Karan: Ist es schwierig, allein zu sein?

Sanjay: Nein, das ist wie im Internat und so. Es ist nicht leicht, im Gefängnis zu sein, aber dank dieser Erfahrungen bin ich damit klargekommen.

Karan: Wie groß war der Raum?

Sanjay: Es ist ein kleiner Raum. Etwa 2,50 mal 3 Meter.

Karan: Und nur auf das Nötigste beschränkt, ohne größere Ausstattung.

Sanjay: Nein, nichts, er ist absolut leer. Lediglich die Grundausstattung, also das Schlaflager und so.

Karan: Gibt es ein Bett, oder schläft man auf dem Boden?

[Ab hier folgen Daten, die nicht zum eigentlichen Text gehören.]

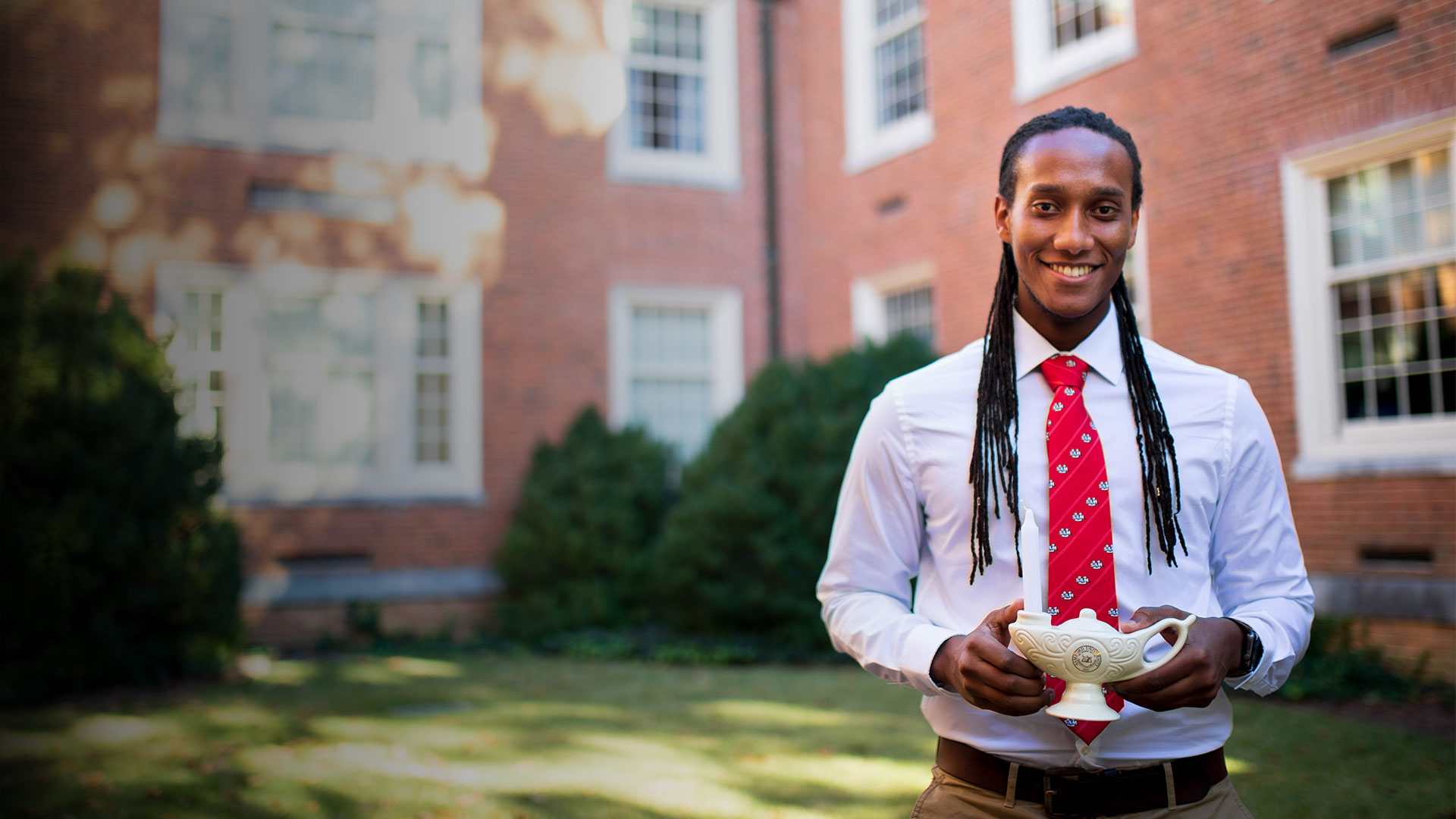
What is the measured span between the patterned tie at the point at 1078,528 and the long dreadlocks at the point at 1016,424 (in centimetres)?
6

Sanjay: Man schläft auf dem Boden.

Karan: Und stimmt es tatsächlich, was man so hört: dass auch eine Toilette in dem Raum ist?

Sanjay: Ja, die benutzt man, solange man eingesperrt ist; ansonsten, wenn man draußen ist, gibt es dort auch Toiletten.

Karan: Und gibt es Wachen, die einen ständig im Auge behalten?

Sanjay: Ja, das müssen sie.

Karan: Wie leicht gewöhnt man sich daran, ständig bewacht und beobachtet zu werden?

Sanjay: Diese Wachen machen eine erstaunliche Art von Job. Und wenn man soviel Zeit mit ihnen verbringt, dann passiert es, dass du anfängst, Kontakte zu ihnen zu knüpfen, und sie fangen an, Kontakte mit dir zu knüpfen. Das war nicht, weil ich ein Schauspieler bin, das machen sie bei jedem normalen Gefangenen. Da kommt die menschliche Seite zum Tragen.

Karan: Das ist unter diesen Umständen also ganz natürlich, dass sich solche Beziehungen aufbauen.

Sanjay: Ja, sie bauen sich auf.

Karan: Sie haben also ein paar schöne Freundschaften mit den Menschen dort geschlossen?

Sanjay: Sie waren wirklich gute Menschen, sehr verständnisvoll und hilfreich. Als ich das erste Mal dorthin kam, hatte ich überhaupt keinen Hunger, und da saßen sie und sagten: „Nein, du wirst etwas essen.“ Ich sagte, macht ihr das jetzt, weil ich ein Schauspieler bin, und sie sagten, nein, das machen wir mit allen Gefangenen. Alle sind hier gleich. Und da habe ich mich wirklich gut gefühlt.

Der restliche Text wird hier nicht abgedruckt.